Rewrite the items below so that every "camera" becomes "viewer", leaving everything else unchanged, and omit the pictures from your answer.

SOURCE RECORDS:
________________________

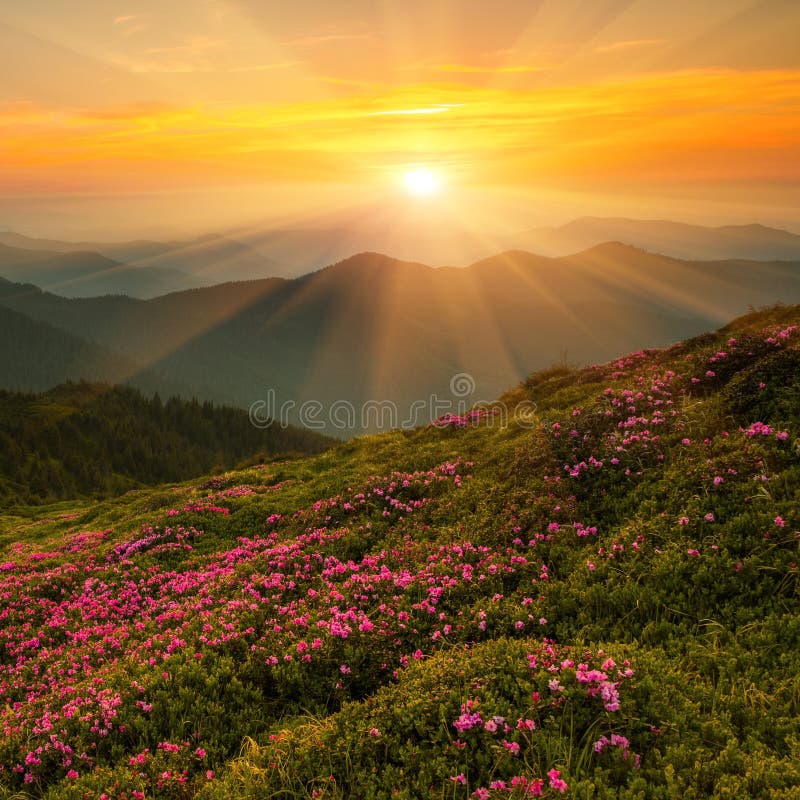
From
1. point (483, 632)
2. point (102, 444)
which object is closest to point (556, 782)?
point (483, 632)

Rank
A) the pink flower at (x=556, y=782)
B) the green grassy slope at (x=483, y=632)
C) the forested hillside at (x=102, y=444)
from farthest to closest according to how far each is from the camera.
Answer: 1. the forested hillside at (x=102, y=444)
2. the green grassy slope at (x=483, y=632)
3. the pink flower at (x=556, y=782)

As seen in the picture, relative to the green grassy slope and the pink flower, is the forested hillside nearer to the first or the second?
the green grassy slope

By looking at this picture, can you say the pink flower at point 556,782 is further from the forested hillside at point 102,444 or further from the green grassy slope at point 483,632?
the forested hillside at point 102,444

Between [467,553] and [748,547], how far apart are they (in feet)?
16.3

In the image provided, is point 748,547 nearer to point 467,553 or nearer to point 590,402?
point 467,553

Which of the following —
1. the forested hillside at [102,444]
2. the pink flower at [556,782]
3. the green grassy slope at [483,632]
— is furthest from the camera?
the forested hillside at [102,444]

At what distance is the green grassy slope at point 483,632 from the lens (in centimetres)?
603

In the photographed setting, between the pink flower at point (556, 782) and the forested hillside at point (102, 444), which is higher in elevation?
the pink flower at point (556, 782)

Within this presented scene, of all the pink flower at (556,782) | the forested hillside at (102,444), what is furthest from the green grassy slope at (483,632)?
the forested hillside at (102,444)

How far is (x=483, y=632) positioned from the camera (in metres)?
8.77

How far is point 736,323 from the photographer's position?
21734 millimetres

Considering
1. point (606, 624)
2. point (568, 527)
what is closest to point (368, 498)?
point (568, 527)

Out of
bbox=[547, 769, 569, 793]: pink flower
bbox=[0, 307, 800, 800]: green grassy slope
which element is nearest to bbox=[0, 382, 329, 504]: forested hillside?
bbox=[0, 307, 800, 800]: green grassy slope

________________________

ANSWER IN FULL:
From
1. point (483, 632)
2. point (102, 444)
which object is closest to point (556, 782)?
point (483, 632)

Rank
A) the pink flower at (x=556, y=782)
B) the green grassy slope at (x=483, y=632)
C) the forested hillside at (x=102, y=444)
from farthest to closest according to how far each is from the viewer.
Answer: 1. the forested hillside at (x=102, y=444)
2. the green grassy slope at (x=483, y=632)
3. the pink flower at (x=556, y=782)

As seen in the picture, relative to the green grassy slope and the pink flower, is the forested hillside nearer to the first or the second?
the green grassy slope

By looking at this picture, can you say the pink flower at point 556,782 is further from the forested hillside at point 102,444 or further from the green grassy slope at point 483,632?
the forested hillside at point 102,444

Between [467,553] and [748,547], how far apart are they (in feet)?
16.3

In the image provided, is point 748,547 nearer to point 467,553 or nearer to point 590,402?
point 467,553

Which of the following —
1. the forested hillside at [102,444]
2. the pink flower at [556,782]
3. the green grassy slope at [483,632]
— is furthest from the viewer?
the forested hillside at [102,444]

At what distance is the green grassy slope at point 483,632 from the lens (in centimetres)?
603

In the photographed setting, between the pink flower at point (556, 782) and the forested hillside at point (102, 444), which is higher in elevation?
the pink flower at point (556, 782)

Within this presented scene, of all the pink flower at (556,782) | the forested hillside at (102,444), what is furthest from the green grassy slope at (483,632)?
the forested hillside at (102,444)

How far is (x=483, y=632) positioned from the viewer (in metres)?
8.77

How far is point 736,323 from the photographer's position?
21734 millimetres

Considering
1. point (606, 624)
2. point (568, 527)
what is closest to point (368, 498)?
point (568, 527)

Out of
bbox=[547, 769, 569, 793]: pink flower
bbox=[0, 307, 800, 800]: green grassy slope
which element is nearest to bbox=[0, 382, 329, 504]: forested hillside?
bbox=[0, 307, 800, 800]: green grassy slope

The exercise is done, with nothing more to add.